## [Text under study]
- Opening Delimiter -
MUSIC FOR THE SAXOPHONE: THE BRITISH CONTRIBUTION by Philip Scowcroft
It is not perhaps surprising that the lion's share of serious music for the
saxophone has been written by Frenchmen or Americans. The instrument was
invented in France and the deeds of the Marcel Mule Saxophone Quartet are
legendary; while the States have extensive jazz and symphonic band traditions.
But the British contribution should not be forgotten. Here ensembles like
the London Saxophone Quartet, the Michael Krein Saxophone Quartet, The Fairer
Sax and Northern Saxophone quartet have played their parts in developing
this especially in more recent years. Avant garde composers like Harrison
Birtwistle, Dominic Muldowney, Alexander Goehr, Robin Holloway, Jonty Harrison,
Michael Finnisy, Edward McGuire and Elizabeth Lutyens have been persuaded
to write for it.
* Examples are Muldowney's In a Hall of Mirrors (for alto sax and
piano) and a Concerto, Harrison's EQ (soprano saxophone and tape)
and SQ (saxophone quartet), Finnissy's Morris Goin' Down and
Runnin' Wild (unaccompanied saxophone), McGuire's Five Small Pieces
for Saxophones and Music for Saxophone which are flexible as to
numbers and Lutyens' Chamber Concerto for clarinet, alto saxophone
and orchestra, Op 8 No 2.
- Closing Delimiter -
## [Data block]
- Opening Delimiter -
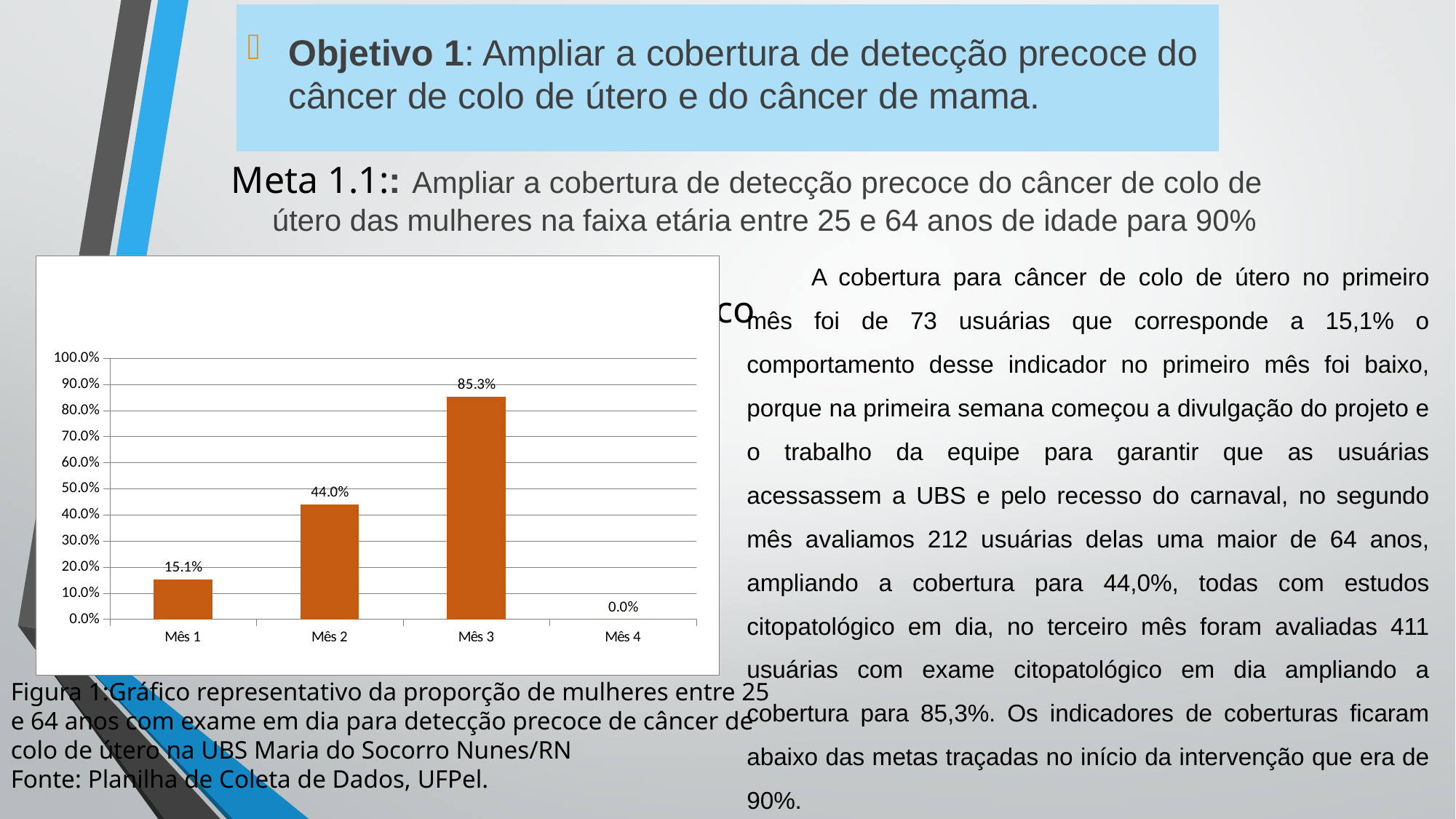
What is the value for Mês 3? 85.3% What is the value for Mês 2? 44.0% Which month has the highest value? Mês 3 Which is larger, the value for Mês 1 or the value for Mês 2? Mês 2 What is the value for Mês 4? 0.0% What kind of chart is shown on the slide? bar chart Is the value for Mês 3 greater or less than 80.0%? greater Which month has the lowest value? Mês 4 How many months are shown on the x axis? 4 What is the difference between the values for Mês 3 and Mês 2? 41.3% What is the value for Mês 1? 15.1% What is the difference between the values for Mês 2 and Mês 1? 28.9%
- Closing Delimiter -
## [Exercise objective]
Please reproduce the article on British saxophone music from "MUSIC FOR THE SAXOPHONE: THE" to "write for it.". The material above stands apart from the article on British saxophone music.

## [Reply]
MUSIC FOR THE SAXOPHONE: THE BRITISH CONTRIBUTION by Philip Scowcroft
It is not perhaps surprising that the lion's share of serious music for the
saxophone has been written by Frenchmen or Americans. The instrument was
invented in France and the deeds of the Marcel Mule Saxophone Quartet are
legendary; while the States have extensive jazz and symphonic band traditions.
But the British contribution should not be forgotten. Here ensembles like
the London Saxophone Quartet, the Michael Krein Saxophone Quartet, The Fairer
Sax and Northern Saxophone quartet have played their parts in developing
this especially in more recent years. Avant garde composers like Harrison
Birtwistle, Dominic Muldowney, Alexander Goehr, Robin Holloway, Jonty Harrison,
Michael Finnisy, Edward McGuire and Elizabeth Lutyens have been persuaded
to write for it.